Ritchie is no stranger to long hours at the reins. In 2014 she was awarded Young Adventurer of the Year by the Australian Geographic Society after spending a year riding the entire 5330 kilometres of the Bicentennial National Trail from Melbourne to the north of Cairns. It was a horsewoman friend who has just completed the trail who told her about the Gobi challenge
The race starts on Friday and contestants can walk, trot or canter starting at sunrise and each rider must reach camp before sunset. Two vet checks are held daily; one at the 40 kilometre checkpoint with 30 minutes rest for the horses and another one at the end of the day. Each day riders will be provided with a fresh Mongolian pony - a breed related to Przewalski's horse, the only true wild horse in the world, at one time extinct in the wild but reintroduced to the Mongolian steppes.

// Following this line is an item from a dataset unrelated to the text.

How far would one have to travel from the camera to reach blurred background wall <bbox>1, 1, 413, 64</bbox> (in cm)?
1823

The organisers say: "The horses you will be riding will be selected after they qualify based on their health, age, experience and ability to complete long distances. The Mongolian horses selected for the cup are similar to a green horse. Get on and off quickly, make yourself discreet and you will be just fine."
A support team covers the course which runs from the start camp outside capital Ulaanbataar towards Dalanzadgad, the capital of Umnugobi south of the Gobi Desert. A traditional camp awaits at the end of each day, with a local family of herders helping to unsaddle and take care of the horses.

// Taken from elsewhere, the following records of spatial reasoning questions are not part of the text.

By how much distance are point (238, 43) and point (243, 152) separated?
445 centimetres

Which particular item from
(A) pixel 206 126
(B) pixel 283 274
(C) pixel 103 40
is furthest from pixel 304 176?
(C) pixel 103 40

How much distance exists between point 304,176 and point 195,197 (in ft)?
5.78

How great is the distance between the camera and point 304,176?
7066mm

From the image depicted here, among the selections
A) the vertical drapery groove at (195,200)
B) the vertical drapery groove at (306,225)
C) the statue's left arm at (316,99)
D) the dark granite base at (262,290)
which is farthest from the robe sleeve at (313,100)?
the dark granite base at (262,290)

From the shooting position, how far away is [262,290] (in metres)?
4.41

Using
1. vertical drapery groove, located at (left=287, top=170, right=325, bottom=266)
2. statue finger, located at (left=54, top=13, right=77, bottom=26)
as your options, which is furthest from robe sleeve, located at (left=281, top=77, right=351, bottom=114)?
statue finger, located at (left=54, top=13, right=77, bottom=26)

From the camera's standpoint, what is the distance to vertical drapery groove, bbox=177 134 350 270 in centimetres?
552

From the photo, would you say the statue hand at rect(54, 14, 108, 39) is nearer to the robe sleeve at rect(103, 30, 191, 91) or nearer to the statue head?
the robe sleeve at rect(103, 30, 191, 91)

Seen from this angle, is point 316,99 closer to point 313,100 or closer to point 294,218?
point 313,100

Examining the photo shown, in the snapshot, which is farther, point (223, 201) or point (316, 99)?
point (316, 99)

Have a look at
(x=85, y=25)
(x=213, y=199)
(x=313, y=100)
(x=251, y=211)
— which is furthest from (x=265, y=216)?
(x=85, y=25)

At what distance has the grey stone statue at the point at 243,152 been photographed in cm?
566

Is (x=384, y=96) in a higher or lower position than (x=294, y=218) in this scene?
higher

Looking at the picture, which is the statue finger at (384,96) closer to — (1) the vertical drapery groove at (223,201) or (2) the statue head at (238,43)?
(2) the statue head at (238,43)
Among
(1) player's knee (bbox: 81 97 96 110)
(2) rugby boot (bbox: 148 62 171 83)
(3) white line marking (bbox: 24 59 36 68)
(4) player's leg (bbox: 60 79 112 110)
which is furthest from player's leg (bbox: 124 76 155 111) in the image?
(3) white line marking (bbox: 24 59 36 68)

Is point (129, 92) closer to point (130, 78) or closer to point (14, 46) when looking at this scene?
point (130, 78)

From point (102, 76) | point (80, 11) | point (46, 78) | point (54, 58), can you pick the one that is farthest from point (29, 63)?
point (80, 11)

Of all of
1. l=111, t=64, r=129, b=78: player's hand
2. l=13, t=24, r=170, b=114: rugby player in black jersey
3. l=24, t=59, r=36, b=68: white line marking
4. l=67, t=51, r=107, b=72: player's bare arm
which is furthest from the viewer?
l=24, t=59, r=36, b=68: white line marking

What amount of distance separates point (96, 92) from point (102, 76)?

"Getting to know a new horse each day and finding out what their capabilities are will be the challenge," she said. "When I did the Bicentennial National Trail with three packhorses I covered about 40 kilometres a day and that was mostly walking. This will be harder both physically and mentally.
"The food will be provided by a chef - apparently he competed in Mongolian Masterchef but I don't know if he won."

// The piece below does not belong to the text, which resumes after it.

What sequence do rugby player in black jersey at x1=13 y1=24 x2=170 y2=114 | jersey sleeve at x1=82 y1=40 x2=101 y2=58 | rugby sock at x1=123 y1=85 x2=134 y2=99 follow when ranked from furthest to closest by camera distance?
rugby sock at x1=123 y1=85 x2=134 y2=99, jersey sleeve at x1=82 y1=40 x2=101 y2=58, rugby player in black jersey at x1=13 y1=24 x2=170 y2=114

Ritchie is joining the race to try to raise awareness of Engineering Aid which is a charity that encourages Indigenous students to study engineering at university. It provides scholarships and workplace experience.
She says there is one advantage of riding in the Mongolian steppes compared with the national trail of rural Australia. "I am looking forward to riding 480 kilometres without seeing a single fence or a gate," she said. "On the national trail I must have opened more gates than I have had hot dinners."